I was surprised to find that our nurse didnt have Maddison down to test until lunchtime, at 11:10a. Thats a problem. If Maddison has breakfast at 6:30am every morning, waiting until that time to check her blood sugar is nearly 5 hours after eating! What is our silly nurse thinking? I guess she thinks if Maddison comes in high for lunch I just start to make a few changes to insulin doses......but where?
9am? 10am? A ratio? Its just not that easy. And....ummmmm.......what if Maddison is high for those 5 hours until lunch? Um.....no, thats not gonna work. The chances of being in range is about 50/50. It was then that I started to stress. Its hard to decide when to test at school! I would LOVE LOVE LOVE to be able to say Maddison can wait until lunch to be tested. Afterall, I dont want her missing valued class time, and we all know if breakfast doesn't turn out right then the rest of the day is typically the same. You cant go into lunch being high from breakfast! So, the nurse agreed to a 9am check ((FOR THE FIRST MONTH) ACK! Does she really think a month is all it takes? A month is all I need to get everything under control? And its going to stay that way? Where is the instructions for this pancreas? I must have been missing them all these years!
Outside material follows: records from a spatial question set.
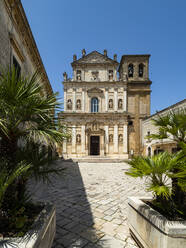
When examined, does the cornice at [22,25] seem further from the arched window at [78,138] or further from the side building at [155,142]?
the arched window at [78,138]

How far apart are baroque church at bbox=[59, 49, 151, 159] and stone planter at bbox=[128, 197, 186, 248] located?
59.2 feet

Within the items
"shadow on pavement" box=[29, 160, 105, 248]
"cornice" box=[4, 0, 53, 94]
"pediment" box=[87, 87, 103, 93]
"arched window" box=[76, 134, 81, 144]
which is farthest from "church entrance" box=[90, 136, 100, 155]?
"shadow on pavement" box=[29, 160, 105, 248]

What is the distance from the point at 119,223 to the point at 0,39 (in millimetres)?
7037

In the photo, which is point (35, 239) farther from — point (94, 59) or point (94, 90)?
point (94, 59)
Lunch at 11:10.....our nurse had no mention of Maddison needing to return for a blood sugar check anywhere the remaining school day (??????) I guess we wait until she gets home at 3:30pm? Ummmmmm........What? Is this the same nurse that I drove bonkers last year with emails and phone calls? Suddenly Maddison is older and in 3rd grade so Diabetes is behaving? Ideally Maddison is checked 2.5 hours after eating, unless things have been going "predictably" which, isnt often. Dont kids NEED to be checked this often at school to assure they are at their learning potential without highs and lows? Now I'm stressed and my mind starts remembering how difficult back to school is with Diabetes. I'm not sure what will work out best for Maddison. As always, we experiment and adjust accordingly. I hate that part of Diabetes! Just 3 more days!

4 comments:

Wendy said...

WHAT????? One test at school????

When you find out how to manage 7-8waking hours (food, activity, schol stress, yada, yada, yada) with only 1 test, please let me know. This pancreas needs the downlow.

Meri said...

You put in the work, you have to trust that Maddison is going to have a wonderful year in 3rd grade.
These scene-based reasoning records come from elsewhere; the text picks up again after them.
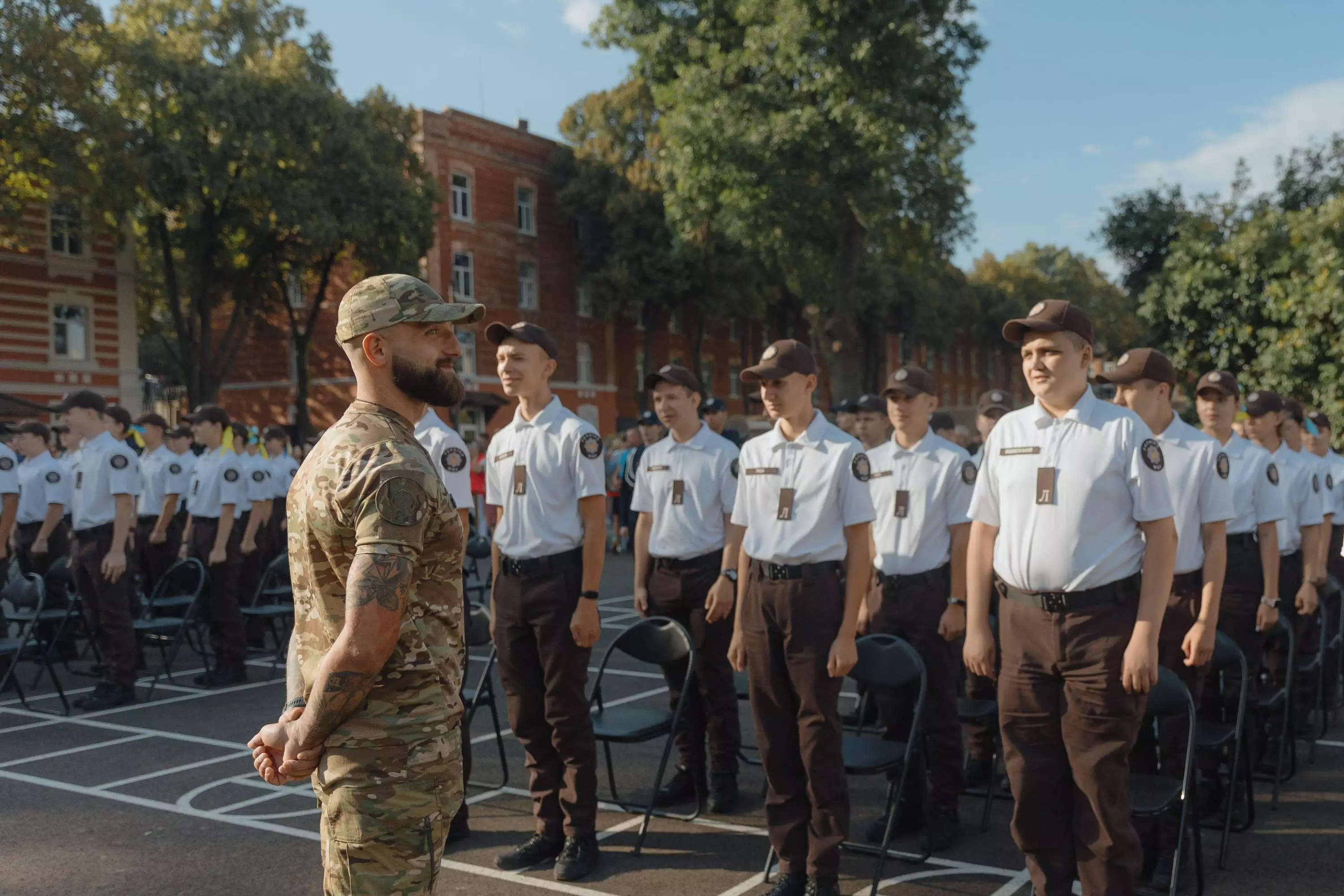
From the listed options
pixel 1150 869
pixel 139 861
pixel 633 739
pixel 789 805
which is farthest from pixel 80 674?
pixel 1150 869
But sheesh! We can't think for everyone, this nurse has got to step up and admit that you know diabetes, and what is best for your daughter, better than she does!

Sandra Miller said...

type1mom -

This isn't right. Did Maddison's diabetes physician sign off on her care plan? If her doc includes a standing order for Maddison to be checked 2.5 hours after breakfast, the nurse cannot change that.

Have you thought about putting a 504 plan in place?
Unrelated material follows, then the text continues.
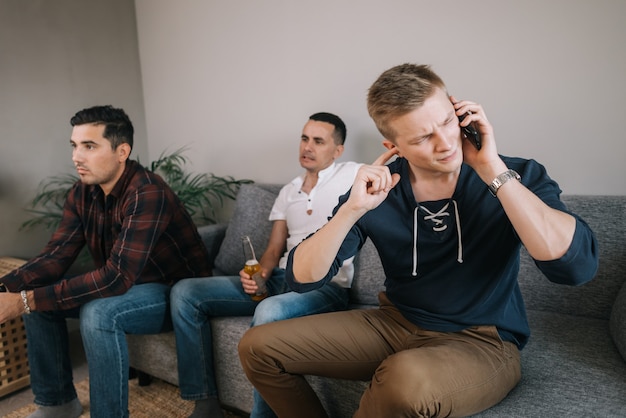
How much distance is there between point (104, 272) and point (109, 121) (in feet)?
2.03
Though it was quite the struggle to get a 504 for my son two years ago, it's a much easier process now-- thanks to the Americans with Disabilities Amendments Act of 2008.

If you'd like to talk about any of this, feel free to email me directly (sandra_lm@yahoo.com).

Hang in there,

Sandra

LakeLady said...

As an ex school nurse I have a right to ask this question. Why doesn't the nurse go to her? I traveled my school with a locked med/emergency cart which included a walk and talk. Portable Nurse and Office on the go! Worked great didn't it, Wendy?